The BAGEL model, proposed and implemented by ByteDance, is an open-source multimodal model designed for reading, reasoning, drawing, and editing, supporting long, mixed contexts and arbitrary aspect ratios without a quality bottleneck.
An updated DeepSeek model (possibly R1 v2 or 0528) reportedly shows improved accuracy, successfully answering test questions that stumped Gemini 2.5 Pro, though with increased response latency. A previous bug related to hallucinating invisible tokens with the '翻译' prompt has been fixed.
Google AI Edge Gallery, an open-source app, enables on-device, offline execution of generative AI models (like Gemma3-1B-IT q4) on Android (iOS soon), with features like 'Ask Image,' 'Prompt Lab,' and 'AI Chat,' and tunable inference settings. Some users report instability and potential privacy concerns with network requests.
Chatterbox TTS 0.5B, an open-source English-only text-to-speech model claiming to surpass ElevenLabs in quality, has been released. It is distributed via pip, with weights on HuggingFace, and offers adjustable expressive parameters with CPU-viability for short utterances.
Google announced SignGemma, an upcoming open-source model in the Gemma family, designed for translating sign language into spoken text. It aims to improve accessibility and real-time multimodal communication and is expected later this year. It reportedly generates less uncanny point cloud visualizations than previous models.
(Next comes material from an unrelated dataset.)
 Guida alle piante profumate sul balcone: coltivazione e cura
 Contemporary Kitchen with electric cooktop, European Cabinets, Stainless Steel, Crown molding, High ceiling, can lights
Tencent released Hunyuan Video Avatar, an open-source, audio-driven image-to-video generation model supporting multiple characters. The initial release supports single-character, 14s audio inputs. Minimum hardware is a 24GB GPU, with 80GB recommended.
A new anime-specific fine-tune of the WAN (Warp-Aware Network) video generation model for Stable Diffusion has been released on CivitAI, offering image-to-video and text-to-video capabilities for stylized animation.
Anthropic has rolled out a Claude voice mode beta for mobile devices, enabling English language tasks such as calendar summaries across all user plans.
Claude Opus 4 has reportedly reached the #1 position in the WebDev Arena benchmark, surpassing the previous Claude 3.7 and matching Gemini 2.5 Pro. Evaluations also show a significant improvement in coding performance for Sonnet 4.
Claude Opus 4 is claimed to achieve state-of-the-art results on the ARC-AGI-2 benchmark. Claude 4 Sonnet might be the first model to significantly benefit from test-time-compute on ARC-AGI 2, beating o3-preview on this benchmark at a substantially lower cost.
Findings suggest that random rewards in reinforcement learning only work for Qwen models and that observed improvements were due to clipping, raising questions about the validity of RL papers using Qwen if the model works with any random reward.
Nemotron-CORTEXA reportedly reached the top of the SWEBench leaderboard by solving 68.2% of SWEBench GitHub issues using a multi-step problem localization and repair process.
A paper on VideoGameBench indicates that the best-performing model, Gemini 2.5 Pro, completes only 0.48% of VideoGameBench and 1.6% of VideoGameBench Lite.
Frontier LLMs are reported to find solving ‘Modern Sudokus’ challenging.
DeepSeek-R1-0528 is noted for its strong coding capabilities, with user reports indicating it performs on par with or approaches models like Gemini 2.5 Pro, successfully handling complex coding tasks and resolving issues that stumped other leading models. In a custom Scrabble coding test, it generated accurate, working code and robust tests on the first try, producing more concise code than competitors.
A comparison attempt between DeepSeek-R1-0528 and Claude-4-Sonnet using a 'heptagon + 20 balls' benchmark was deemed uninformative as it relies on external physics engines, not the LLMs' inherent abilities.
Gemma 3 27B QAT, running on RDNA3 Gen1 hardware, reportedly achieved 11 tokens per second.
In user tests for web development, Gemini 2.5 Pro ranked highly, outperforming Grok 3. Opus 4 was ranked above O3 in coding by some users.
Perplexity Pro reportedly outperformed Sonar Pro in 20 tests, despite claims that Perplexity uses open-source models.